However, I'd say that because you've communicated a flavor of misery I spent years floundering through myself, so...

First off - I can't speak to this personally, but iirc the regret rate for people who get reductions specifically instead of 'complete' top is fairly abysmal. I would seriously advise against seeing that as some kind of 'compromise' - 'reductions' have essentially all the medical downsides of 'top', so unless a gentle chest curve is what you've been imagining instead of Flat...

Me: I don't think there's a line in your zine not resonant to my pre-surgery experience - with the caveat that, while I suspect you may mean a similar thing when you say "But sometimes I like my chest," to what I once felt, I may be wrong. I did ultimately get top surgery, and did so without ever having gone on HRT. 

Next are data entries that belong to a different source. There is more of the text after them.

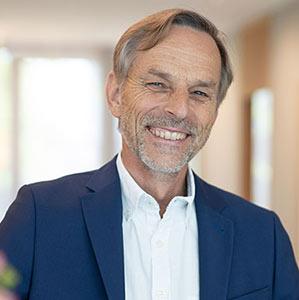 Speaker - Dr. Christfried Preussler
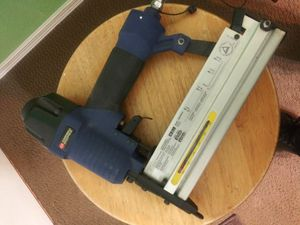 Nail gun for Sale in Richardson, TX
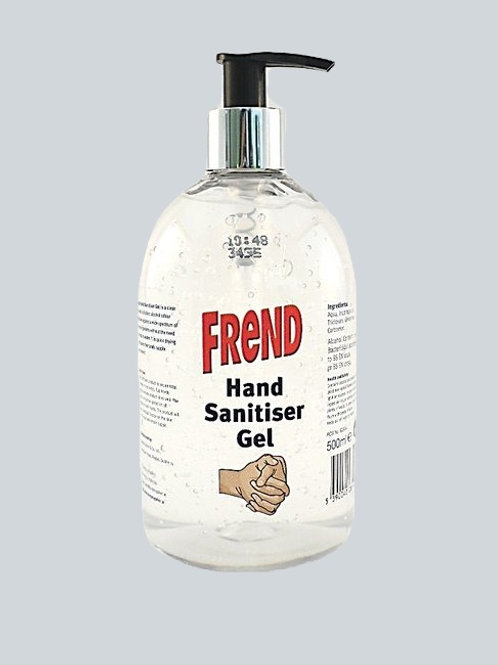 Frend Hand Sanitizer Gel 500ml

A question to ask yourself may be "Do I have memories where the way my chest currently is makes me HAPPY": just like your eyes adapt to the dark and will come to interpret what might otherwise look gray as white, having experienced the kind of intense misery you sometimes do may be making the little reprieves between spells read as positive when (if you look at other characteristics of those memories) they're really something more like neutral.

It may also be worth looking at the idea you've been exposed to an environment that says male-like bodies are sexually unattractive - "but what if I don't feel attractive" implies your feelings are biased to see the attraction of people who prefer male-like chests (which may not be flat - ex. a gay bear) as less real than that of people attracted to 'breasts'. The people who find you sexually attractive may change, but they're not going to disappear as a category! (Also, and yes, I have checked on myself, you will likely still be able to use push-up bras if you feel like dressup!)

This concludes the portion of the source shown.